During one month and a half, El Confidencial Data Team has scraped every 30 minutes the real-time Madrid subway incidents web to find how many times escalators and elevators have not been working. The data collection was captured in a database with 1,549 records for each station. With this data, we produced two articles: the first one, published on July 29th, shows the stations with more unavailable escalators and elevators; the second one, published on September 6th, is focused on the difficulties for parents to move children’s carriages on the subway.
It was the first time that anyone could measure how many times escalators and elevators of Madrid subway were broken. After that, we made a second report about newly born families that have a lot of problems to access to non-accesible stations. The two reports has a huge impact in terms of pageviews, with more than 60,000 visits. Further, Madrid subway company reacted with some internal criticism towards our reports.
What was the hardest part of this project?

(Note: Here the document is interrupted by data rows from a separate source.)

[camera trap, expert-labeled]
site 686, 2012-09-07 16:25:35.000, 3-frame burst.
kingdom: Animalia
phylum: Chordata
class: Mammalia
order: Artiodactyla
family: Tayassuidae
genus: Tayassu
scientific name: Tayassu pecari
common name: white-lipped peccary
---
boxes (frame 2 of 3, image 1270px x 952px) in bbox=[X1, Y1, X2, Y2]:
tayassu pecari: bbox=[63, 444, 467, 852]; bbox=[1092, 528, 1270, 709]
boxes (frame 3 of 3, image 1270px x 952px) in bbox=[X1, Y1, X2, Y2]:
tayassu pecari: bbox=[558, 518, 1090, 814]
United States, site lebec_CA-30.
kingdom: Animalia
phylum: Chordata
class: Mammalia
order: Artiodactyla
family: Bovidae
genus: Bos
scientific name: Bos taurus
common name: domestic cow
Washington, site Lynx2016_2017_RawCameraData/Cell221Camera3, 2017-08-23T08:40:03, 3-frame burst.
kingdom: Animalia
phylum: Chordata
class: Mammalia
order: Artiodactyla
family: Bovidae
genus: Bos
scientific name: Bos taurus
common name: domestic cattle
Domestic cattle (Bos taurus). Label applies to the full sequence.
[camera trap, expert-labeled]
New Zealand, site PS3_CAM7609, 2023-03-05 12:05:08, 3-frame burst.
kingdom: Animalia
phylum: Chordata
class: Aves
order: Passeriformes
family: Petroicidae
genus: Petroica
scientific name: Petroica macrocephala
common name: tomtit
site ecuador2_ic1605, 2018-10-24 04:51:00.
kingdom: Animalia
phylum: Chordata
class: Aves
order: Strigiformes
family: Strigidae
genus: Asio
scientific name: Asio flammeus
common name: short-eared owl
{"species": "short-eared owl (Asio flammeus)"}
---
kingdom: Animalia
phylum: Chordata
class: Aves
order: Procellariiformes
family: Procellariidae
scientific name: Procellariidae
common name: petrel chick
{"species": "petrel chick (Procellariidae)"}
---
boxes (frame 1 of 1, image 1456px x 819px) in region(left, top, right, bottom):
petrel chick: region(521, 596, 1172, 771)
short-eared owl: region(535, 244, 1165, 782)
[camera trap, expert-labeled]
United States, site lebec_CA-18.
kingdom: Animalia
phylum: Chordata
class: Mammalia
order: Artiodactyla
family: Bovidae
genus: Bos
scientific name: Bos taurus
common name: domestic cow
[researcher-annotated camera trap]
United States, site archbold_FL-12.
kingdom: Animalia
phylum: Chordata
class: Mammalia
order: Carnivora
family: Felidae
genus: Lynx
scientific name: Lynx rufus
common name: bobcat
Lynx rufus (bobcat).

The hardest part of the project was to find an affordable way to scrape the real-time Madrid subway incidents web. We wouldn’t be able to scrape it in real time because we would down the server, we found a way to scrape it every 30 minutes. With this formula, we managed a sample of 1,549 records for every station,
What can others learn from this project?
The best lesson of this project is the original and imaginative way we found to scrape the real-time Madrid subway incidents web. The ideal would be to have the data in real-time, but it was unable, so we had a huge sample of observations for every station to find how many times elevators and escalators were broken.